MARIE FALLY, ROXANE CARON, ROSEMARY R. CARLTON & MARIE-JEANNE BLAIN  |  14 DE FEBRERO 2020  |  TRADUCIDO DEL INGLÉS

‘Quería que mis hijos corriesen delante de mí’. Imagen de Roxane Caron.

Desde sus inicios en 2011 y habiendo desplazado a más de la mitad de la población dentro y fuera de las fronteras, el conflicto sirio figura por desgracia como uno de los peores desastres humanitarios de la historia moderna. Como resultado del exilio y del desplazamiento forzoso, un número inmenso de familias han visto a sus miembros dispersarse por el mundo. En este artículo, nos centramos en las experiencias de las mujeres en su papel de madres mientras se hacen camino en el exilio y el desplazamiento. En particular, queremos sacar a la luz las elecciones imposibles y las cargas que soportan las madres en contextos de migración forzada. Para esto proporcionamos una instantánea de la vida de Sumaya*, una mujer refugiada de algo más de treinta años que huyó de Siria en 2013 para llegar a Montreal, Canadá, en 2015. A partir de las propias palabras y las experiencias del exilio de Sumaya, exploramos cómo la maternidad cambia las vidas de las mujeres mientras buscan alcanzar la seguridad en circunstancias de conflicto.

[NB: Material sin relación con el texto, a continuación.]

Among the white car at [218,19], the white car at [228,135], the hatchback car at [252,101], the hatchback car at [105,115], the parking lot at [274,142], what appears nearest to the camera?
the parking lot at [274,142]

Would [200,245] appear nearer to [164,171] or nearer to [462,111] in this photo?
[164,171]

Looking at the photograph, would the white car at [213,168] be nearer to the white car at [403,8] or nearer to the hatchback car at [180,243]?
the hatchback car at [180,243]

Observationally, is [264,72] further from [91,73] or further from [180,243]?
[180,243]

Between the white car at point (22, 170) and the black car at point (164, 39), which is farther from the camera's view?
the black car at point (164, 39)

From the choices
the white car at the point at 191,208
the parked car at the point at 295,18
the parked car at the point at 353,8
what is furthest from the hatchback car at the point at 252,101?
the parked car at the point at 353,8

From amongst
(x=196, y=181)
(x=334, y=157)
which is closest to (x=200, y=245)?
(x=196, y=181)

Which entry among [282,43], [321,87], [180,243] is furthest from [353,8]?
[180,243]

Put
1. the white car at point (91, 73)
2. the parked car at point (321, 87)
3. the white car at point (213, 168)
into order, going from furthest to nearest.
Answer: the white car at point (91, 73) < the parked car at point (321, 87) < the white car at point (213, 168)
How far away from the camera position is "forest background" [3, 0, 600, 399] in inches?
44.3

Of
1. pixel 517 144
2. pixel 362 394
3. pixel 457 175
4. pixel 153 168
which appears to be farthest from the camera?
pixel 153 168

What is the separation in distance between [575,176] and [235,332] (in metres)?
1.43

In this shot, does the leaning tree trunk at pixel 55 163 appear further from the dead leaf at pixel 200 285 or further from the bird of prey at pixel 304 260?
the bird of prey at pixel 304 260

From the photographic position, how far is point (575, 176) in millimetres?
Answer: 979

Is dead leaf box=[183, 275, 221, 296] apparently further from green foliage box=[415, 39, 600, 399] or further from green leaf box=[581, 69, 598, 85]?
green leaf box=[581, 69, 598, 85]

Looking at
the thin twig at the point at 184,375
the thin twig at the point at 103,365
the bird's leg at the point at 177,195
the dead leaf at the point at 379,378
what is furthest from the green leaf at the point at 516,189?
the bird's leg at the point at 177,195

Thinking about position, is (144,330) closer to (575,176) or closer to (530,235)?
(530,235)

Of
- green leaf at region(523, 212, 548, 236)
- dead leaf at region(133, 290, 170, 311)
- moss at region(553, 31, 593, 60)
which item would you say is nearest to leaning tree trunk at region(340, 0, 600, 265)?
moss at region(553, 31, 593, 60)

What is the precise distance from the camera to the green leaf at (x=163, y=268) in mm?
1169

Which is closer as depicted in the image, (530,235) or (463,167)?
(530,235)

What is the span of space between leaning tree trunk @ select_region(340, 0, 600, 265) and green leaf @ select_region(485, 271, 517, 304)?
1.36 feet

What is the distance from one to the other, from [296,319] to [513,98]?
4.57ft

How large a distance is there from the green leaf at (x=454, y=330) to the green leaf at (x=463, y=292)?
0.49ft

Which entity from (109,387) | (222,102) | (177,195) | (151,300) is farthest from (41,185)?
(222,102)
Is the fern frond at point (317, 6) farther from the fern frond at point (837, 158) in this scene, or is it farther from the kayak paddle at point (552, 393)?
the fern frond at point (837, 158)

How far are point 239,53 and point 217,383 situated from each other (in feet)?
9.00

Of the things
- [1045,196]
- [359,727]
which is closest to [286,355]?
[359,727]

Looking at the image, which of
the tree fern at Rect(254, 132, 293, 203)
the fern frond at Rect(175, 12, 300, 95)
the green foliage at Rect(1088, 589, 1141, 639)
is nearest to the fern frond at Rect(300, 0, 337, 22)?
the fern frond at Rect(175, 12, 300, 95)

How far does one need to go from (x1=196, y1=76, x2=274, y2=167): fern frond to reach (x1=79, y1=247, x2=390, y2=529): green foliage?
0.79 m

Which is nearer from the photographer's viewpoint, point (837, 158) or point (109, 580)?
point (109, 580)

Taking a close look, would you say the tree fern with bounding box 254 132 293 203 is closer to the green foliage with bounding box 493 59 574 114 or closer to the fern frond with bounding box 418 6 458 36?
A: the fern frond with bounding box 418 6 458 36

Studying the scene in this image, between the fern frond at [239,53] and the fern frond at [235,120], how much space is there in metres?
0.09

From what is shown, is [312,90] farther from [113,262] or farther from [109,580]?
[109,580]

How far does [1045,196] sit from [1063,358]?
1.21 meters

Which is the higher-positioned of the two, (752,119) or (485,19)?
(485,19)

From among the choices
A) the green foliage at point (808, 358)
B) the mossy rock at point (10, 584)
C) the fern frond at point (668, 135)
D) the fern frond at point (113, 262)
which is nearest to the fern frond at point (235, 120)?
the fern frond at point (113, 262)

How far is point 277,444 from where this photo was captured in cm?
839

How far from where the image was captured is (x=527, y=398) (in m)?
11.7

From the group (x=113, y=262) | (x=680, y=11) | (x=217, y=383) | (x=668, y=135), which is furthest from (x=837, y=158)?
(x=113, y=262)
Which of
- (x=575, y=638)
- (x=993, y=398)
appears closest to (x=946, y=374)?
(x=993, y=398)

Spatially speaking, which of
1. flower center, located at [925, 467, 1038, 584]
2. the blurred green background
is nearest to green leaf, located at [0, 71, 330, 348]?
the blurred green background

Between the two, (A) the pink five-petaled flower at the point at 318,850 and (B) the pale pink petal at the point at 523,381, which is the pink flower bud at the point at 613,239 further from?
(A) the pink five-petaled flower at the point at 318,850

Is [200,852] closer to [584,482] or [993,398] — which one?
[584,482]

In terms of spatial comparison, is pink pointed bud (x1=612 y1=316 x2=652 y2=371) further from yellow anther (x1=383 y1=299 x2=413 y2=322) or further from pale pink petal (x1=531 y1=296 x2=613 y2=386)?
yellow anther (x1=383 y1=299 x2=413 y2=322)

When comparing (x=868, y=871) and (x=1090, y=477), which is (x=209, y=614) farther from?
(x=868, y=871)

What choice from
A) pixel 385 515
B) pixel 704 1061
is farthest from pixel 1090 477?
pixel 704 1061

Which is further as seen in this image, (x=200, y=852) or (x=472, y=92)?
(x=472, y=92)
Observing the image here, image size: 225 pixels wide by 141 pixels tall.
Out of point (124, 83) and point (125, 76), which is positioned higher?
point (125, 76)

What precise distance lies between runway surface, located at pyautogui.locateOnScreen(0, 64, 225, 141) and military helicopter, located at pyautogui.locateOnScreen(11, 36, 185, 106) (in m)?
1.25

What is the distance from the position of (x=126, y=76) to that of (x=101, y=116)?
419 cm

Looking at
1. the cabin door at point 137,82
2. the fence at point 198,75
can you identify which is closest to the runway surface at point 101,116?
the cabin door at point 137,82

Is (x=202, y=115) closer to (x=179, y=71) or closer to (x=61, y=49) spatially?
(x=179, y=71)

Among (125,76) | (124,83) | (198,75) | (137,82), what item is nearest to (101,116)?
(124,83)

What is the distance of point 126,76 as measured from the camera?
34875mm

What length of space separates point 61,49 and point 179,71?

“Quería que mis hijos corriesen delante de mí” – La historia de Sumaya

La historia de Sumaya es un ejemplo conmovedor del amor de una madre a través del exilio y del desplazamiento forzoso. Igualmente conmovedores son, por otro lado, el miedo, el dolor, la incertidumbre, el aislamiento y el increíble esfuerzo dedicado a querer a sus hijos en su peligroso viaje.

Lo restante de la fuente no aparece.